On Sunday, 22 April 1945, at 09:50 hrs, the sign was given for outbreak. People, armed with bricks and boards, stormed the building door. When the door broke around 600 prisoners ran out of the building, while the rest did not participate in the breakout due to illness, infirmity and despondency. The guard at the building door was run over. The guards located around the building were overpowered too, and the fight continued at the camp’s Eastern gate. There were bunkers there from which Ustashas killed prisoners with machine gun fire and hand grenades. The bunker next to the gate was taken care of by Mile Ristić with a machine gun grabbed from Ustashas who thus enabled prisoners to leave the camp confines. What was important, too, was that prisoner Edo Šajer climbed a pillar cutting off telephone lines, and Ustashas were not able to call for backup. After passing through the camp gate they needed to decide which direction to take to escape. Most of the prisoners saved their lives fleeing towards the East in the direction of the Košutarice village. They needed to bypass bunkers on their way there just like the guards providing external defence for the camp.

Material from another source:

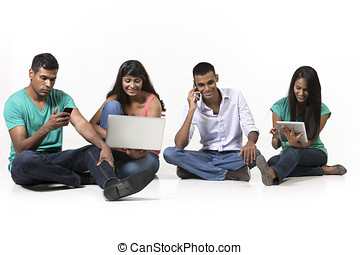 Group of Indian friends using modern technology.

Those that tried to save themselves by swimming across the Sava River were an easy target for Ustashas who fired rounds at them from the river bank. Moreover, the river was swollen and cold and many of them drowned. A total of 90 prisoners saved themselves who managed to survive until the arrival of Yugoslav Army units who were passing through Slavonia heading towards the West.

In the evening of the same day, breakout from the Camp IV Kožara took place, too. A total of 12 Kožara prisoners manged to survive.